Hyperparameter optimization (HPO)
Install with stateset-agents[hpo], then:
from stateset_agents.training import TrainingConfig, TrainingProfile
from stateset_agents.training.hpo import quick_hpo
base_cfg = TrainingConfig.from_profile(
TrainingProfile.BALANCED, num_episodes=100
)
summary = await quick_hpo(
agent=agent,
environment=env,
reward_function=reward_fn,
base_config=base_cfg,
n_trials=30,
)
print(summary.best_params)
See docs/HPO_GUIDE.md and examples/hpo_training_example.py.
Custom rewards
Use the decorator for quick experiments:
from stateset_agents.core.reward import reward_function
@reward_function(weight=0.5)
async def politeness_reward(turns, context=None) -> float:
return 1.0 if any("please" in t.content.lower() for t in turns) else 0.0
Combine with built‑ins via CompositeReward.
Custom environments
Subclass Environment for task‑specific dynamics:
from stateset_agents.core.environment import Environment, EnvironmentState
from stateset_agents.core.trajectory import ConversationTurn
class MyEnv(Environment):
async def reset(self, scenario=None) -> EnvironmentState:
...
async def step(
self, state: EnvironmentState, action: ConversationTurn
):
...
Checkpoints
train(..., save_path="...") saves an agent checkpoint.
- Load later:
from stateset_agents.core.agent import load_agent_from_checkpoint
agent = await load_agent_from_checkpoint("./outputs/refund_agent")
CLI
The CLI is a thin wrapper around the Python API:
stateset-agents version
stateset-agents doctor
stateset-agents train --stub
stateset-agents train --config ./config.yaml --dry-run false --save ./outputs/ckpt
stateset-agents evaluate --checkpoint ./outputs/ckpt --message "Hello"
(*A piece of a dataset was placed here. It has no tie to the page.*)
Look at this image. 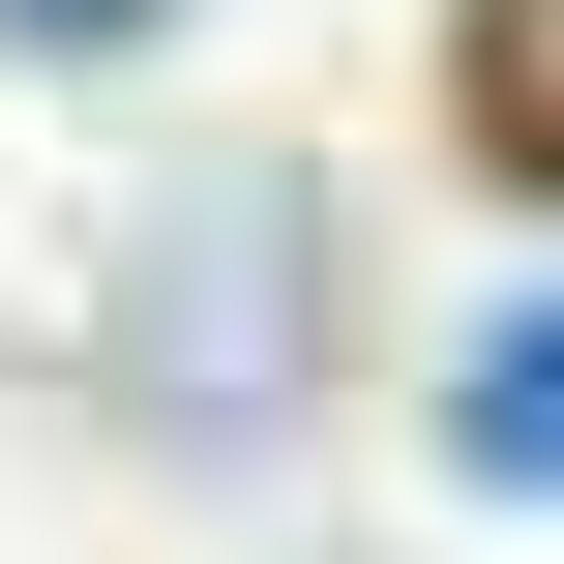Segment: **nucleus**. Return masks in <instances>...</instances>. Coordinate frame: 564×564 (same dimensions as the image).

stateset-agents serve --host 0.0.0.0 --port 8001
For complex runs prefer the Python API and the examples folder.
Examples and docs
Good starting points:
examples/hello_world.py – stub mode walkthrough
examples/quick_start.py – basic agent + environment
examples/complete_grpo_training.py – end‑to‑end GRPO training
examples/train_with_gspo.py – GSPO + GSPO‑token training
examples/train_with_trl_grpo.py – Hugging Face TRL GRPO integration
Key docs:
docs/USAGE_GUIDE.md
docs/RL_FRAMEWORK_GUIDE.md
docs/GSPO_GUIDE.md
docs/OFFLINE_RL_SIM_TO_REAL_GUIDE.md
docs/HPO_GUIDE.md
docs/CLI_REFERENCE.md
docs/ARCHITECTURE.md
Contributing
See CONTRIBUTING.md. Please run pytest -q and format with black/isort before opening a PR.
License
Business Source License 1.1. Non‑production use permitted until 2029‑09‑03, then transitions to Apache 2.0. See LICENSE.